This year, plain-cloths agents of the notorious Ministry of Intelligence and Security (MOIS) attacked the crowd of mourners beating and wounding some of them.

Suppressive agents tried hard to disperse the gathering of no avail. 

The 1988 Iran Massacre
In 1988, in the span of several months, thousands of political prisoners in what is now known as 'the 1988 Iran massacre”' were brutally murdered.

In summer of 1988, in a shocking fatwa, Khomeini ordered the following:

"Those who are in prisons throughout the country and remain committed to their support for the [People's Mojahedin Organization of Iran (PMOI / MEK)], are waging war on God and are condemned to execution…. Destroy the enemies of Islam immediately.
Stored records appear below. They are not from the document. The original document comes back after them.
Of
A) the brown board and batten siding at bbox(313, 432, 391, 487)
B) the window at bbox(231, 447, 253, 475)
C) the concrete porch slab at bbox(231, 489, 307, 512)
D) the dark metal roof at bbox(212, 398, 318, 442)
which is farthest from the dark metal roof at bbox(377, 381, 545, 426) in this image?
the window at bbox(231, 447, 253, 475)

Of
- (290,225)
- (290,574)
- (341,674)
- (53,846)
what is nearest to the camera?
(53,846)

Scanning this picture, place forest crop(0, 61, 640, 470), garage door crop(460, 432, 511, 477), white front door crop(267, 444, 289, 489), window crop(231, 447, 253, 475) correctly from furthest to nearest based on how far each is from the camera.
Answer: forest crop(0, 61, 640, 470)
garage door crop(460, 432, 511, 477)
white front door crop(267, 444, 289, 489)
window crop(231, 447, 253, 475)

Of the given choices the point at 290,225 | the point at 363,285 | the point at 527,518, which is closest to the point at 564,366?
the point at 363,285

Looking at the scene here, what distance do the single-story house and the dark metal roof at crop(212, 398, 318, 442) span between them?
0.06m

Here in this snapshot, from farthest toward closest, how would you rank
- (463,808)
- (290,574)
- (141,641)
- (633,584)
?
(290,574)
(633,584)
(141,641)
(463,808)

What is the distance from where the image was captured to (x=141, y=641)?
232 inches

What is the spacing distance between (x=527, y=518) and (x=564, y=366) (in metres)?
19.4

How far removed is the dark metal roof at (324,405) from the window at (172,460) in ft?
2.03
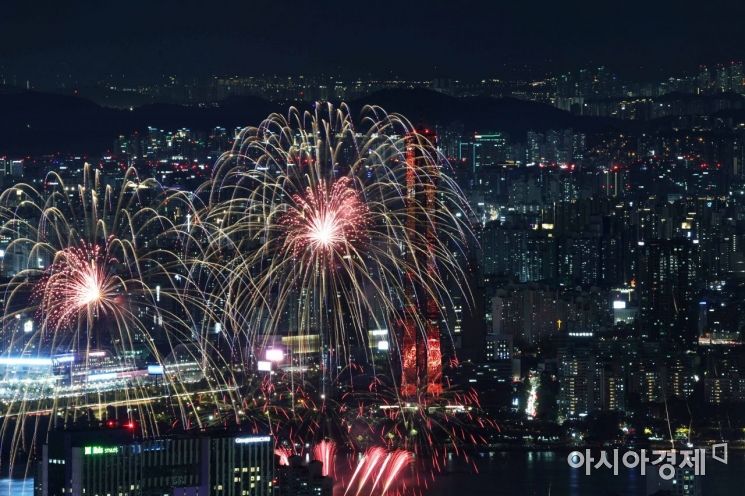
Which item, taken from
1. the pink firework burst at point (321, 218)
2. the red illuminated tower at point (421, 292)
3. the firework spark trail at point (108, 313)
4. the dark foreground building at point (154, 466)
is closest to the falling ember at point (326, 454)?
the firework spark trail at point (108, 313)

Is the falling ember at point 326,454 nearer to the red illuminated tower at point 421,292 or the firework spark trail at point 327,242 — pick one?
the firework spark trail at point 327,242

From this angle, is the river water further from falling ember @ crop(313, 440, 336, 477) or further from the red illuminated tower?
the red illuminated tower

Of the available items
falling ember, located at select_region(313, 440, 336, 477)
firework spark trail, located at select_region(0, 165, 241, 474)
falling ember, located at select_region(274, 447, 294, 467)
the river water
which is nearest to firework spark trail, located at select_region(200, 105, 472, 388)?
firework spark trail, located at select_region(0, 165, 241, 474)

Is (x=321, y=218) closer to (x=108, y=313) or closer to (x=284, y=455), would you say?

As regards the cases, use whichever criterion that speeds up the implementation of the [execution] verdict."

A special body, known to political prisoners as the 'Death Commission,' headed by Mostafa Pourmohammad, the Interior Minister carried out the fatwa. During hearings, prisoners were asked about their ideological and political allegiances. If there were even shred of doubt of sympathy with the opposition, particularly the PMOI, the prisoner would be sent to a firing squad.

The exact number of the victims is not known, given the swiftness and secrecy with which the inhuman fatwa was carried out. Estimates are up to 30,000 executed.
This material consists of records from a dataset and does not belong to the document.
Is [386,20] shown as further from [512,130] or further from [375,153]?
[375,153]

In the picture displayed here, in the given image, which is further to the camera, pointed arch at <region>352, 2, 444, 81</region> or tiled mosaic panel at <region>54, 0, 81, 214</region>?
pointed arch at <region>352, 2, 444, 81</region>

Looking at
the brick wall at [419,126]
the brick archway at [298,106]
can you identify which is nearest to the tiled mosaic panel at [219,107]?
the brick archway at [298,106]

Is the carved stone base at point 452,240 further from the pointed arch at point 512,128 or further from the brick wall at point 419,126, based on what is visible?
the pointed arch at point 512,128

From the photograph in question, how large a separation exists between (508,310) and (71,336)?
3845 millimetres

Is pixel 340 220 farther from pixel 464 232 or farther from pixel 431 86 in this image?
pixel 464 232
By any measure, the massacre of 1988 amounts to crime against humanity.

Many officials presently holding senior posts in the government of Iran were actively involved in conducting this hideous crime, and they must be brought to justice.

In a statement issued on November 2, 2007, concerning the arrest of several families of the victims of the 1988 massacre, Amnesty International wrote, "The executions were authorized at the highest level of the Iranian leadership… Amnesty International believes these executions amount to a crime against humanity. Under international law, valid in 1988, crimes against humanity consist of widespread or systematic attacks against civilians on discriminatory, including political, grounds. Amnesty International believes that there should be no impunity for human rights violations, no matter where or when they took place. The 1988 executions should be subject to an independent impartial investigation, and all those responsible should be brought to justice, and receive appropriate penalties."